Spike Aerospace flies supersonic unmanned test flight

Early Saturday morning Oct 07, 2017, Spike Aerospace successfully test flew the subsonic subscale SX-1.2 demonstrator aircraft for the first time. The jet is an early unmanned prototype of the company’s 18 passenger S-512 Quiet Supersonic Jet. The SX-1.2 test flights proved that the aerodynamic design of the aircraft is valid and provided a tremendous amount of data regarding the flight characteristics of the aircraft.

The prototypes is for a supersonic jets that will have a top speed of 1,354 mph.

The plan if for $60 million 18 passenger S-512 Quiet Supersonic Jet.

In total, seven short flights were performed to test the design and flight controls of the jet. Between each test flight, adjustments were made to the aircraft’s center of mass, balance and control surfaces. Additional performance data was observed and collected.

KrishnaKumar Malu piloted the aircraft, assisted by Mike Ridlon, at a private airfield in New England. Mr. Malu said “These test flights are providing incredibly valuable information which we can use to refine the design. I am very excited about how helpful these tests will be to our supersonic development program.”

Vik Kachoria, President and CEO said “The SX-1.2 test flights were conducted in a real world situation, and provide significantly more data than wind tunnel tests done in an artificial environment. We were able to test not only handling, but also a range of other considerations.”

The weather was absolutely perfect, with winds at 7-10 mph and temperature near 70 F. The company is planning to make additional modifications based on data collected from the initial tests and will conduct more test flights on the SX-1.2 in early November.

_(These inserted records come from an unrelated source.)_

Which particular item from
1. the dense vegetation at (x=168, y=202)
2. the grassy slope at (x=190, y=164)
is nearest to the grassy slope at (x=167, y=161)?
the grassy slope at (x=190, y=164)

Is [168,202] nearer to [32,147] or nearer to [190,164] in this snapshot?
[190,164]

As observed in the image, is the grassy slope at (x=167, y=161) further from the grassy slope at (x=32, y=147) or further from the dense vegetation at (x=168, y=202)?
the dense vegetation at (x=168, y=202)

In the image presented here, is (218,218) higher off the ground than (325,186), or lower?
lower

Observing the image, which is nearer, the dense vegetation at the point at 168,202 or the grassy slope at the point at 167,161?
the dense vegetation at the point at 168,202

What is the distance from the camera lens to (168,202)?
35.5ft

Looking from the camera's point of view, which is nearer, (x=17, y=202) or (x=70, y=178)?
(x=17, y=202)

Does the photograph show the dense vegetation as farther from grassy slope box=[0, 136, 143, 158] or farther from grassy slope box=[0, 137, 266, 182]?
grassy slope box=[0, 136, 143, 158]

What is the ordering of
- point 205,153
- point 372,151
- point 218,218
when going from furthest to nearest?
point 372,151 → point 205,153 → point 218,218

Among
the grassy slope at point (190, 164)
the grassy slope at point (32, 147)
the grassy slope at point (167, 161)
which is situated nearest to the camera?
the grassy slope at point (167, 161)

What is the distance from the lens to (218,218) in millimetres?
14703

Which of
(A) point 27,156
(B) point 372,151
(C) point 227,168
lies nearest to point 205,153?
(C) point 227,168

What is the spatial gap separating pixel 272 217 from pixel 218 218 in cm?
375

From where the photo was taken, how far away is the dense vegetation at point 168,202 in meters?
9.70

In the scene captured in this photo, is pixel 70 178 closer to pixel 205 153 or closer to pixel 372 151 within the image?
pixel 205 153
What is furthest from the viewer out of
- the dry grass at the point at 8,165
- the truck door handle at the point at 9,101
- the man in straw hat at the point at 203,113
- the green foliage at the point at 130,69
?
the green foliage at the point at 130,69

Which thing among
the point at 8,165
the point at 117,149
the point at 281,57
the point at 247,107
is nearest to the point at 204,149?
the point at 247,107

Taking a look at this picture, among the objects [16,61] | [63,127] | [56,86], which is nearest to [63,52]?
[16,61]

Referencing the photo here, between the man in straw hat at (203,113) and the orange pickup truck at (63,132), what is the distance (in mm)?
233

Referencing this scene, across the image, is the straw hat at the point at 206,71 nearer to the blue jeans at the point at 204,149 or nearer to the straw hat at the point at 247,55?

Work on SX-1.3, the next in the demonstrator series, has also begun.

Significant engineering resources and assistance was provided by Siemens, Quartus, Aernnova, Greenpoint, BRPH and others who have all been part of the development efforts to date.

Spike intends to have the S-512 aircraft flying by early 2021, with customer deliveries beginning in 2023. The S-512 will seat up to 22 passengers, with a range of 6200 miles and a cruise speed of Mach 1.6, saving 50% on flight times. And due to the aircraft’s low-boom signature, it will be able to fly overland without creating disturbing sonic booms.

4 thoughts on “Spike Aerospace flies supersonic unmanned test flight”

  1. Someone tell me the wrap-around window is artistic license.

    I still fail to see the point with SST, though I am a luddite.

  2. “Supersonic unmanned test” … except it wasn’t supersonic. Just saying… a ½ scale model (or thereabouts) running subsonic is quite a bit less irksome to build than a full-scale full-speed mock-up. GoatGuy (trying some in-paragraph decorations to see how WordPress likes ’em)

    • Given Alpha AI beat the best fighter pilots & this was an unmanned flight when do you think the last biological human will fly a plane?